Когда незнакомец приблизился, Джорджиана вздернула подбородок еще выше и сузила глаза. Он был почти такой же высокий, как его гигантская лошадь, и худощав, словно много работал и мало ел. Он сорвал с себя шляпу с широкими полями и обнажил длинные каштановые волосы, кое-где выцветшие до янтарного цвета. Незнакомец откинул назад полы длинной куртки, обнажив пояс с оружием, висевший низко на его бедрах. Под его сапогами на высоких каблуках хрустел гравий. Приблизившись к ней, он сунул большой палец под пояс с оружием. Неожиданно она узнала, но не мужчину, а его одежду: Джоселин описывал ей одеяния пионеров, заселявших американский Запад.
Она открыла было рот, чтобы осведомиться, не приехал ли он от ее брата, но мужчина опередил ее. Темно-голубые глаза смерили ее проницательным взглядом. Потом ей показалось, что он узнал ее. Незнакомец прищурил глаза, но в его взгляде угадывалось раздражение.

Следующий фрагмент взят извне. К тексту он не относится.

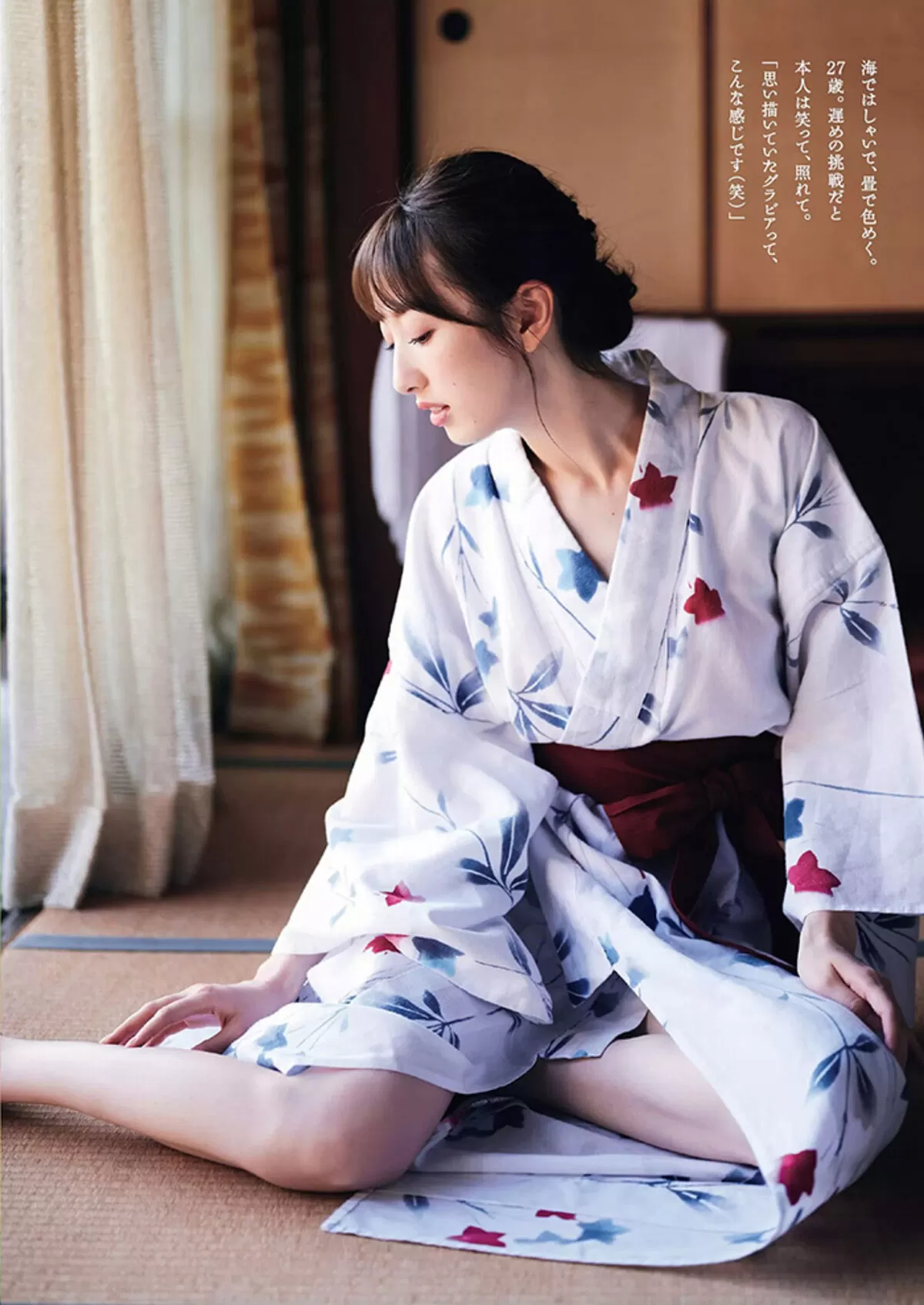 團遥香137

— Ба, да это старина Джордж. Я с ног сбился тебя искать. Твой чертов папаша не сказал мне, где ты находишься. Ладно, поехали, девочка. Пора собираться и отплывать.
Джорджиана нахмурила брови, распрямила плечи и сказала:
— Простите, я не поняла.
— А ты подумай.
Губы его изогнулись в насмешливой улыбке. Джорджиана не зря была дочерью герцога. Холодно кивнув невеже, она повернулась и обратилась к дворецкому, который вышел из дома встречать гостя:
— Рандалл, попросите этого человека уйти.
— Да, миледи.
— Одну минутку.
Джорджиана, которая вновь было пошла к повозке, остановилась.
— Кажется, вы ищете кого-то по имени Джордж, сэр? В поместье Трешфилдов нет никого с таким именем.
Рука в перчатке потянулась к револьверу на бедре незнакомца. Чтобы скрыть свое беспокойство, Джорджиана попыталась сохранить на лице невозмутимое выражение. Этот мужчина растягивал слова как это делал ее брат, когда вернулся из Америки, только голос незнакомца был низким и гортанным и тон уж слишком бесцеремонным. Он разговаривал с ней так, как будто давно с ней знаком.